Liebesbedürftigkeit macht blind und übereifrig

Thema „Wie man auch als lieber netter Mann eine Frau verjagen kann – indem man zu viel macht“. Denn das tun Menschen, die unbedingt Liebe wollen.


Weil Freundinnen und Klientinnen von mir öfter erleben, dass ein Mann zu viel Gas gibt, erzähle ich euch heute, wie das auf eine Frau wirkt. Vor einiger Zeit lernte ich über eine Singlebörse einen Mann kennen, nennen wir ihn Andreas. Vor dem ersten Treffen hatten wir Mailaustausch und zwei Telefonate; ich war begeistert, weil er auf seinem Foto so etwas ganz Ruhiges, Tiefes ausstrahlte und richtig gute Sachen im Profil stehen hatte; auch die Mails und Telefonate waren sehr angenehm.
Dann traf ich ihn. Live wirkte er nicht mehr ruhig, tiefgründig und selbstbewusst, sondern nervös, unsicher und anbiedernd.

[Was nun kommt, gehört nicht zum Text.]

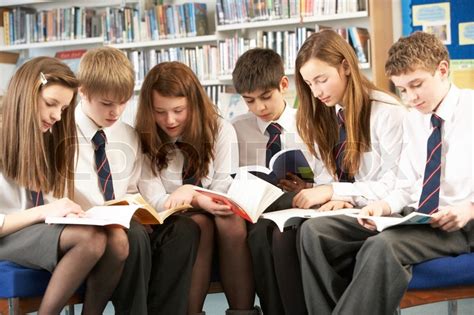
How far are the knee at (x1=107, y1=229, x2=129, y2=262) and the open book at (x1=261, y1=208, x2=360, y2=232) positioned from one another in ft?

Das merkte ich an ganz winzigen Sachen: an seiner Körperhaltung, an seinen Blicken, an dem leichten Zittern seiner Unterlippe, an seinem Herumgenestle mit den Händen usw. Dass das nicht grade sexy war, könnt ihr euch denken. Es gibt Männer, bei denen auch Unsicherheit sexy wirkt, und zwar dann, wenn sie dazu stehen und es mit Humor oder Selbstironie nehmen. Andreas wirkte eher, als sei er ein bisschen verzweifelt.
Ein Strauß rote Rosen schon zum ersten Date wirkt übereifrig
Zudem hatte er einen Strauß rote Rosen für mich dabei – nette Geste, aber viel zu viel! Rote Rosen sind ja ein Zeichen von Liebe, aber das ist unangebracht bei jemand, den man noch nie getroffen hat! Und es wirkt liebesbedürftig. Der Haken an Liebesbedürftigkeit ist nicht nur, dass die Betroffenen dazu neigen, sich klein zu machen/ zu verbiegen, nur um Liebe zu bekommen (man darf sich NIEMALS klein machen/ verbiegen, um Liebe zu bekommen, niemals! Dein Gegenüber spürt es, dass du nicht mehr auf Augenhöhe bist, sondern ihn/sie über dich stellst!); sondern auch, dass das bei mir, der Empfängerin, den Eindruck hervorruft, dass es ihm vor allem darum geht, Liebe zu bekommen, denn er nimmt sich ja noch nicht mal richtig Zeit, mich kennen zu lernen. Er wirft seine vermeintlichen Liebesgefühle und seine diesbezüglichen Wünsche also auf seine Illusion von mir, statt mich als reelle Person und Persönlichkeit ganz langsam lieben zu lernen.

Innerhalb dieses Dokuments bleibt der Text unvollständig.